From the list of [broken link removed], I note that Bord Gais Finance is listed, but presumably this arm of Bord Gais deals with capital purchases (boilers etc) as opposed to bill.


----------



## ClubMan (5 Feb 2006)

*Re: Allowing utility bills to rollover*



			
				thewatcher said:
			
		

> they do nothing for me(only increase prices way above inflation) so why should i pay them on time.

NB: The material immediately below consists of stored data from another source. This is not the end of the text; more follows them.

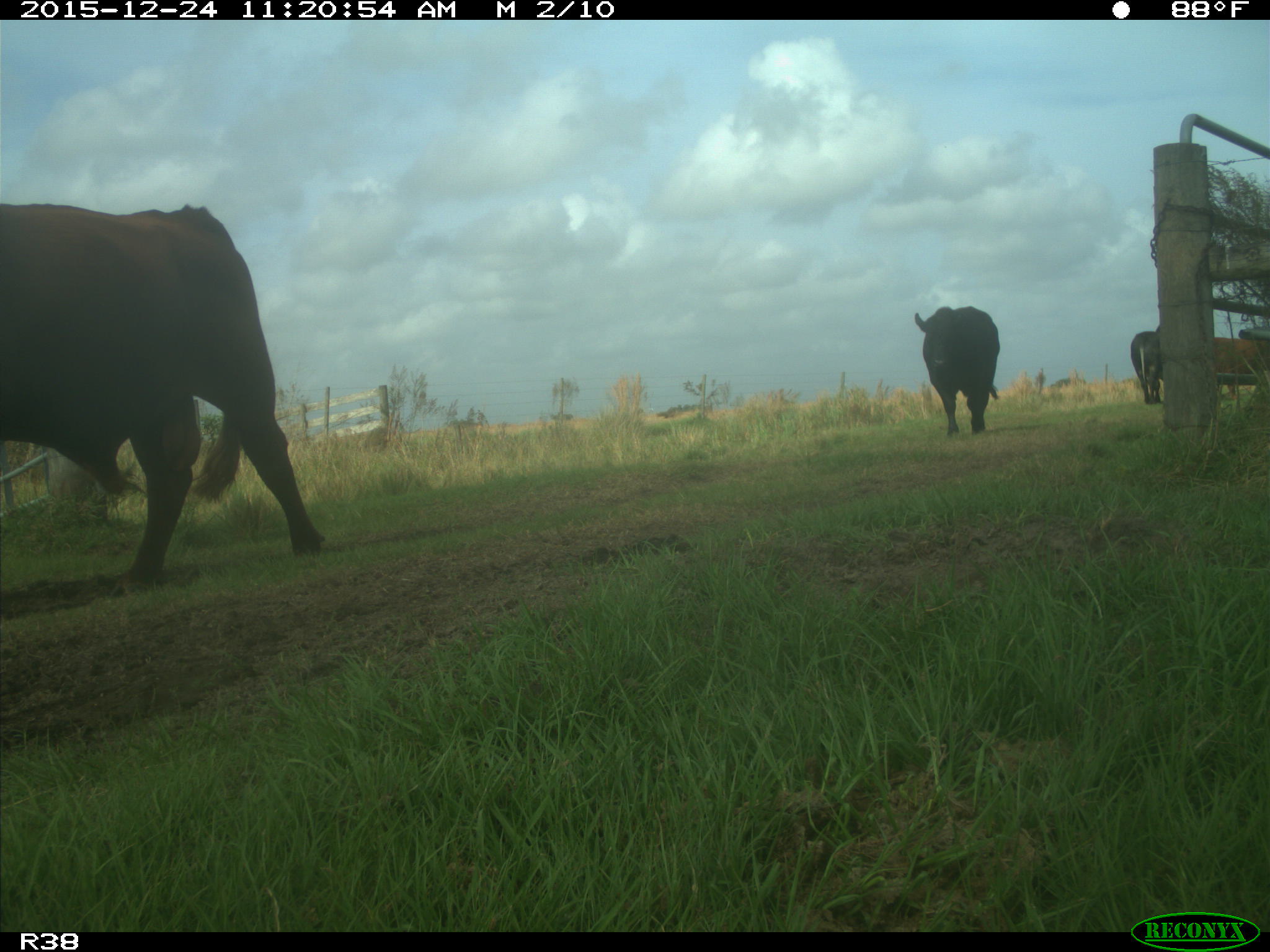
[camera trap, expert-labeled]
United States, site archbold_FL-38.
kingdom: Animalia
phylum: Chordata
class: Mammalia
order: Artiodactyla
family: Bovidae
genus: Bos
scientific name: Bos taurus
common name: domestic cow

Because they have provided you with a service which you have used and whose cost you know in advance?


----------



## thewatcher (5 Feb 2006)

*Re: Allowing utility bills to rollover*



			
				ClubMan said:
			
		

> Because they have provided you with a service which you have used and whose cost you know in advance?


 
Their monopoly's that rob us blind and as i have no choice but to use them,i'll pay them on my terms.


----------



## ClubMan (5 Feb 2006)

*Re: Allowing utility bills to rollover*

Which monopolies? There are different options available for certain services. For example for heating you can choose electricity (_ESB_, some other provider or your own installed generating or solar powered etc. equipment), gas, oil etc. You may think that certain service providers' prices are higher than you would like but they are not robbing you since you are accepting the service at the price given. As such it seems silly to protest by delaying payment of your bills rather than looking for alternative sources if you are not happy with your current system/service provider.


----------



## kkontour (7 Feb 2006)

*Re: Allowing utility bills to rollover*



			
				ClubMan said:
			
		

> ...but they are not robbing you since you are accepting the service at the price given.

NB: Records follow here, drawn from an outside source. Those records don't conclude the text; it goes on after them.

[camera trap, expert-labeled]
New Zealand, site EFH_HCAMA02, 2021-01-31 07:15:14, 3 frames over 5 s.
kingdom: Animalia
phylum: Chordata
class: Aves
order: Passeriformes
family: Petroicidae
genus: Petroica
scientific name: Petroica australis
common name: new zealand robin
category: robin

Maybe Extortion is a better description.
*
*


----------



## ClubMan (7 Feb 2006)

*Re: Allowing utility bills to rollover*

I don't think so. The customer enters willingly into the service contract. If they don't like it then they can always look elsewhere for alternatives as I suggested above. This populist opinion promulgated by many people that companies are always out to rip people off is as facile, asinine and trite.


----------



## CCOVICH (7 Feb 2006)

*Re: Allowing utility bills to rollover*



			
				mickaxe said:
			
		

> Hi,
> 
> Can anyone tell me if allowing esb/bord gáis etc bills to rollover to double bills has an effect on ones credit rating?
> 
> Thanks.


 
Let's see if we can keep this thread on topic please.  I have quoted mickaxe's original question above in case people have forgotten what it was.


----------



## fobs (9 Feb 2006)

*Re: Allowing utility bills to rollover*

I was linked to this from another of your posts where you say your wife is on unpaid leave.
When I was on unpaid leave/maternity leave I phoned the following utilities :gas & esb and also phoned my local credit union to explain the situation and agreed to pay a small amount for the months I was off and then pay a lump sum out of my first months salary. ALL agreed and explained they were happy once they knew upfront and I was able to give them a payment date!


----------



## ajapale (9 Feb 2006)

Have you considered contacting [broken link removed]? I think they may be able to explain the consequences of allowing your utility bills to 'roll over'.


----------